What techniques can be employed to study the dynamics of EDS1-SAG101 complex formation during pathogen infection using SAG101 antibodies?

To investigate the dynamics of EDS1-SAG101 complex formation during immune responses, researchers can employ these sophisticated approaches:

• Time-course Co-IP analysis:

  • Perform Co-IP at multiple time points after pathogen challenge

  • Quantify the ratio of interacting proteins to total protein levels

  • Compare complex formation kinetics with the timing of defense gene activation

• Fluorescence-based interaction monitoring:

  • Use FRET (Fluorescence Resonance Energy Transfer) with fluorescently-tagged proteins

  • Employ FLIM (Fluorescence Lifetime Imaging Microscopy) to measure interaction dynamics in live cells

  • These approaches have successfully confirmed EDS1-SAG101 nuclear interactions

• Proteomics analysis of changing complexes:

  • Perform quantitative mass spectrometry on immunoprecipitated complexes across time points

  • Identify additional proteins that may join or leave the EDS1-SAG101 complex during immune activation

  • Compare proteomes between susceptible and resistant interactions

• Single-molecule tracking:

  • Implement super-resolution microscopy combined with photoactivatable fluorescent tags

  • Track individual complexes to determine mobility and clustering during immune responses

This multi-dimensional analysis can reveal how pathogen challenge influences the composition, abundance, and subcellular distribution of EDS1-SAG101 complexes, providing insights into the temporal regulation of immune signaling .

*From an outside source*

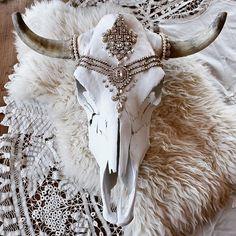 WEBSTA @ child_of_wild - ✥ we are thrilled to be donating this custom skull up for auction this weekend for ✥ Bull Skulls, Deer Skulls, Animal Skulls, Cow Skull Decor, Cow Skull Art, Painted Cow Skulls, Buffalo Skull, Antler Art, Antler Crafts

How can researchers accurately quantify SAG101 protein levels when studying EDS1-dependent protein stabilization mechanisms?

For precise quantification of SAG101 protein levels when investigating stabilization mechanisms:

• Quantitative immunoblotting protocol:

  • Use infrared fluorescence-based detection systems (e.g., LI-COR Odyssey) for wider linear range

  • Include calibration curves with purified recombinant SAG101 protein

  • Normalize to multiple reference proteins for robust quantification

  • Implement image analysis software with consistent quantification parameters

• Pulse-chase experiments:

  • Label newly synthesized proteins (e.g., with radioactive amino acids or non-canonical amino acid analogs)

  • Track protein stability over time in different genetic backgrounds (e.g., wild-type vs. eds1 mutants)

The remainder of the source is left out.